### PROVIDED ENTRIES
□ □ □

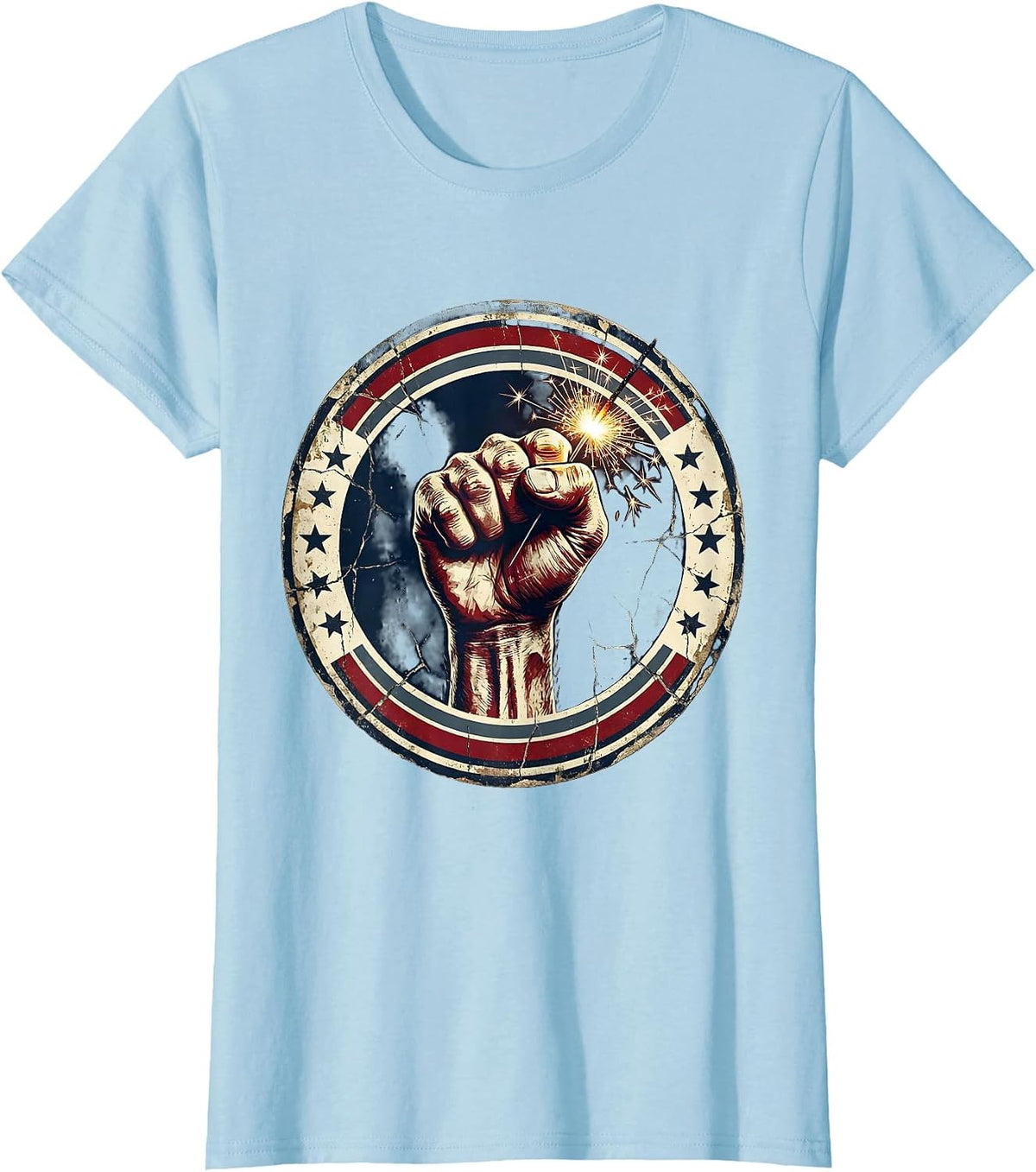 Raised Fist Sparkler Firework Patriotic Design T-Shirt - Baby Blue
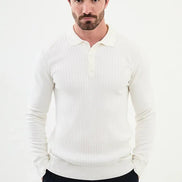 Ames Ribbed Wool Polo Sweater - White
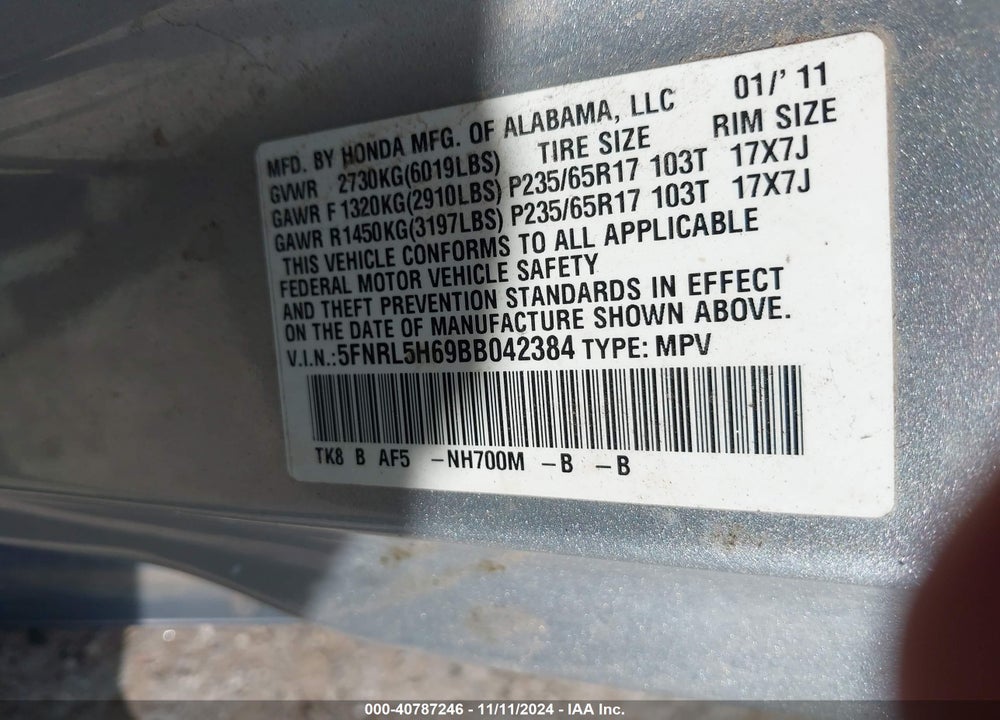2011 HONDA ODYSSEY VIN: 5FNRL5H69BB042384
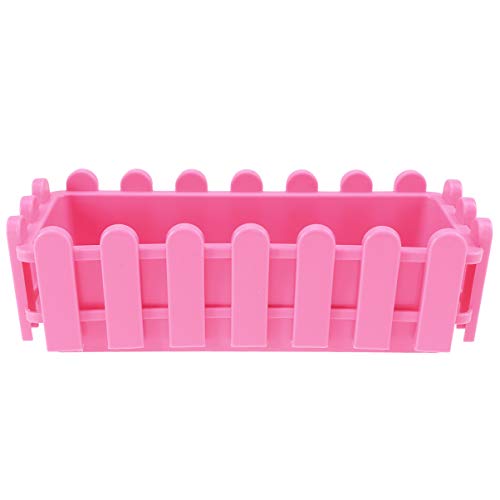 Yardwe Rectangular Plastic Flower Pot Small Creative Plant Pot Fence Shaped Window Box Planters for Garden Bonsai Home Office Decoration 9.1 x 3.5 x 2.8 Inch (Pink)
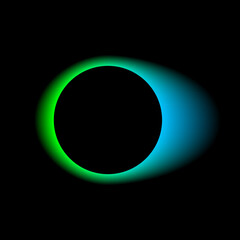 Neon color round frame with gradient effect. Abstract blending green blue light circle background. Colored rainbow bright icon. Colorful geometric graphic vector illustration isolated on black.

□ □ □

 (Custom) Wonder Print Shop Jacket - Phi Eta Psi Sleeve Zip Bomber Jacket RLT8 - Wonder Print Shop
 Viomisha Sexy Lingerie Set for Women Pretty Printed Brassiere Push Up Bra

□ □ □

### EXERCISE INSTRUCTIONS
Turn the records above, from the one containing "Raised Fist Sparkler" through the one containing "Yardwe Rectangular Plastic", into a JSON list of strings with one string per record. Leave the pictures out of your answer.

### TASK SOLUTION
[
  " Raised Fist Sparkler Firework Patriotic Design T-Shirt - Baby Blue",
  " Ames Ribbed Wool Polo Sweater - White",
  "2011 HONDA ODYSSEY VIN: 5FNRL5H69BB042384",
  " Yardwe Rectangular Plastic Flower Pot Small Creative Plant Pot Fence Shaped Window Box Planters for Garden Bonsai Home Office Decoration 9.1 x 3.5 x 2.8 Inch (Pink)"
]